Dryden knew he was bluffing. The military code-number Newman had spotted on the pictures could be easily matched if it was the same pillbox. He kicked himself for panicking the night before and not checking the walls before he’d rushed back to the cab to phone the police.

‘Are you looking for Bob Sutton?’ He knew Sutton’s search for his daughter’s rapist must make him a leading suspect.

Newman’s patience snapped. ‘For Christ’s sake, just wait, Dryden. Patience. It’s a virtue. Look it up.’

The press pack, fired up by mugs of Nescafé, took their places. In the mid-morning heat there was indeed a whiff of something unwashed, something, Dryden noticed with satisfaction, that liked a drink. He felt a twinge of admiration for his trade.

Newman flicked open a manila folder. Someone farted loudly and the press giggled. Newman adjusted his reading glasses and wished, with an almost religious intensity, that he was in the metaphorical bird-hide of his retirement, removed to a world where communication was not only inessential, but a liability.

‘The body of a white male was found last night in a Second World War pillbox about half a mile from this church. He was manacled to the wall.’

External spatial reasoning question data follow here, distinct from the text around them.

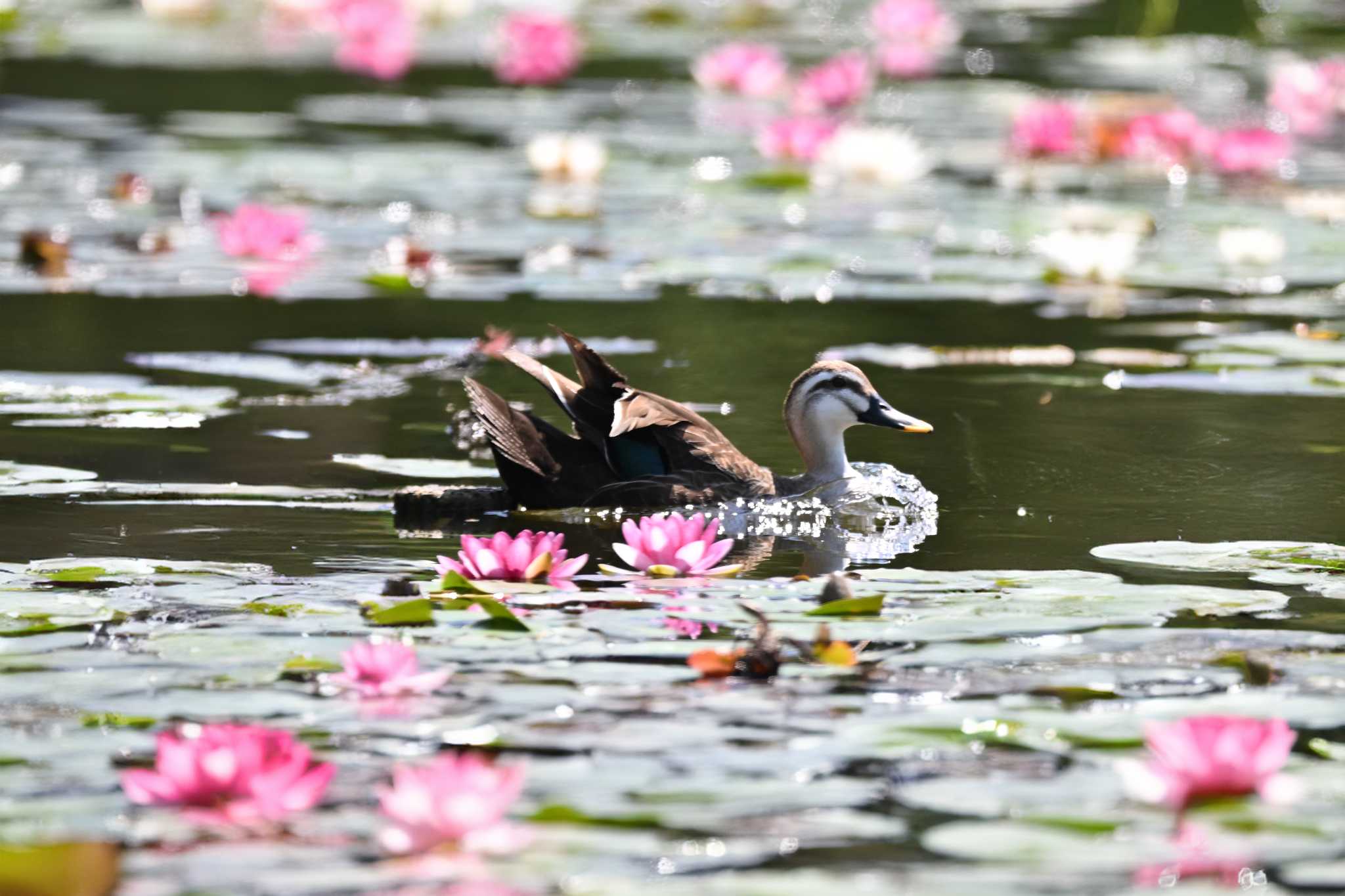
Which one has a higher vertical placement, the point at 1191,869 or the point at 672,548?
the point at 672,548

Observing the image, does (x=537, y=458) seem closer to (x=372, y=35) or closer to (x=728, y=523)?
(x=728, y=523)

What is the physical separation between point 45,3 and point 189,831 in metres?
18.2

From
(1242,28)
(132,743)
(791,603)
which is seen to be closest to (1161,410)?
(791,603)

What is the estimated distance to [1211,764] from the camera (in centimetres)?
322

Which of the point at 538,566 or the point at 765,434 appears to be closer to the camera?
the point at 538,566

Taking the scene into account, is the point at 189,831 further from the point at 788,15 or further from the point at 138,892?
the point at 788,15

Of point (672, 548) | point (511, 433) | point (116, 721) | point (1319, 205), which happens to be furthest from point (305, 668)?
point (1319, 205)

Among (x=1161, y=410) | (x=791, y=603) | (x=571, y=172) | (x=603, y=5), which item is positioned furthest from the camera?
(x=603, y=5)

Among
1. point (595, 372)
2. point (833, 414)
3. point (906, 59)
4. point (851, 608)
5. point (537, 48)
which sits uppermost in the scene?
point (906, 59)

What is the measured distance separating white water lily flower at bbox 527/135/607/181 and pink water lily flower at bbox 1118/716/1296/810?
28.1ft

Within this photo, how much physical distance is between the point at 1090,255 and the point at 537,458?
4056 mm

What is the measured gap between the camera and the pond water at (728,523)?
10.7 ft

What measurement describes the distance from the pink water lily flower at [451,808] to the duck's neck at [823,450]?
3405mm

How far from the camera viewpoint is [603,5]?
21.1 metres
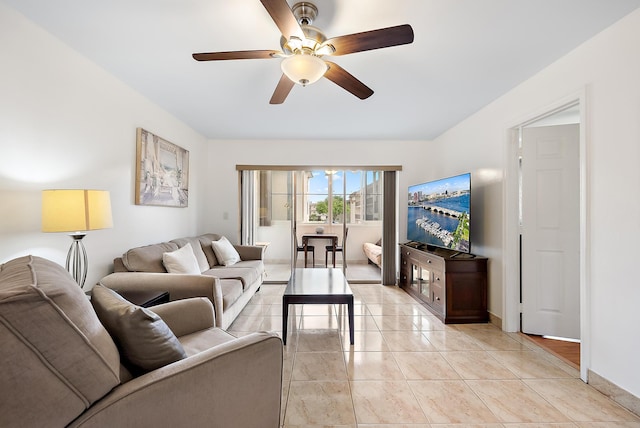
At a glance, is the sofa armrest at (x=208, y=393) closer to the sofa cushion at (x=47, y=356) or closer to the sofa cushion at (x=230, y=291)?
the sofa cushion at (x=47, y=356)

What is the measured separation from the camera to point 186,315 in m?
1.84

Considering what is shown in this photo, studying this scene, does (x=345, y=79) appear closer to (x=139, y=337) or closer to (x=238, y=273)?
(x=139, y=337)

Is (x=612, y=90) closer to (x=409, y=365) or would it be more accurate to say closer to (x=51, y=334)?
(x=409, y=365)

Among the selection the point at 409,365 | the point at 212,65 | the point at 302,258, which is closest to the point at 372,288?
the point at 302,258

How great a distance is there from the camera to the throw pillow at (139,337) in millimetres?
1110

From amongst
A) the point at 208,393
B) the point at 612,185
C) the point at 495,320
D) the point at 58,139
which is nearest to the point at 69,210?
the point at 58,139

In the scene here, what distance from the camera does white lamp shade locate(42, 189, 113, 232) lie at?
6.00 ft

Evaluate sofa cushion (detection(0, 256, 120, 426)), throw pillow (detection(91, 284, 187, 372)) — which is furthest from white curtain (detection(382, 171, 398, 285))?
sofa cushion (detection(0, 256, 120, 426))

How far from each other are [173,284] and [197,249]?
1330 millimetres

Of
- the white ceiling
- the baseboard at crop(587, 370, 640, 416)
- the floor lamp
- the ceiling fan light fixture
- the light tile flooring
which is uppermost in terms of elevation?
the white ceiling

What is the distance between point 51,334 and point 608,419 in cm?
276

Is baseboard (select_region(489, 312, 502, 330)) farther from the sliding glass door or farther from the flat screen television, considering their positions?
the sliding glass door

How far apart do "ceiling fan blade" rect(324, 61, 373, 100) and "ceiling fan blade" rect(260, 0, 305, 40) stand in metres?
0.35

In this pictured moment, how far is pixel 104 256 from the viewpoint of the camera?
2.62 m
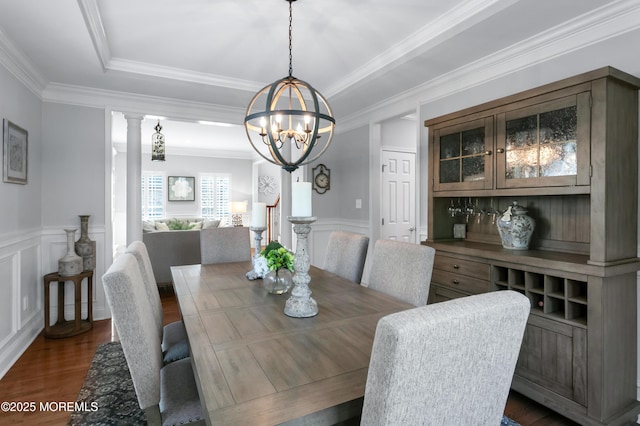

‘We can read the papers. Tell us something we don’t know.’ It was Mike Yarr. The PA needed fresh information to wire to its customers, mainly evening newspapers with first editions which went to press before noon. But for now Yarr was gyrating a pencil in his ear. ‘Like an ID.’

‘Enquiries are continuing into the identity of the victim. We expect a positive ID this afternoon. I can tell you he appears to be between forty and fifty years of age. Now, if I may continue…’ There was some irritable shifting in chairs and some dark looks at Dryden. Most of the press pack suspected he knew more than he’d given away in his copy for the dailies – they feared being scooped again, and this time on a story they’d been sent to cover.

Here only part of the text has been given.